There was such an outflow of aluminum from Russia that there were shortages of aluminum for Russian fish canneries. At the same time, Rich reportedly moved in to secure export control over the supply of most West Siberian crude oil to Western markets.
 
Rich's companies were under investigation for fraud in Russia, according to a report in The Wall Street Journal of May 13, 1993.
 
For at least two years, while the Soviet Union was writhing in its death throes, Rich was that nation's largest trader of aluminum and oil on a spot basis.
 
"Marc Rich ended up being a mentor to all these young kids who came out of the Communist Party establishment and who made billions off these schemes themselves," Klebnikov charged.
 
"Applying the lessons they learned from Marc Rich, they bankrupted Russia," Klebnikov alleged. "As a result, you have a ruined economy, bankrupt government and an impoverished population."
 
Rich, headquartered in Switzerland, was well situated to help the Russian mafia.

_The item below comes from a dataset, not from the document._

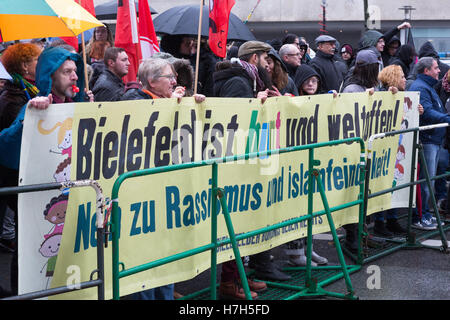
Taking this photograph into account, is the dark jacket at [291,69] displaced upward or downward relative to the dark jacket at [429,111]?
upward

Switzerland already has been identified by international police agencies as a major center of Russian money laundering.
 
If it is true that Rich and his intermediaries were willing to spend more than $200 million for a pardon for U.S. crimes, it raises questions of whether a lot more money may have changed hands than the few million suspected as donations to the Democratic National Committee, Hillary Clinton's Senate campaign or the Clinton library.
 
Could money, for example, have been transferred to an offshore bank account? It's a good question investigators need to ask, especially since the Clintons may have had their own Switzerland connection.
 
Several years ago London's Sunday Telegraph reported that Vince Foster, one-time White House deputy counsel, had made frequent trips to Switzerland before the Clintons entered the White House.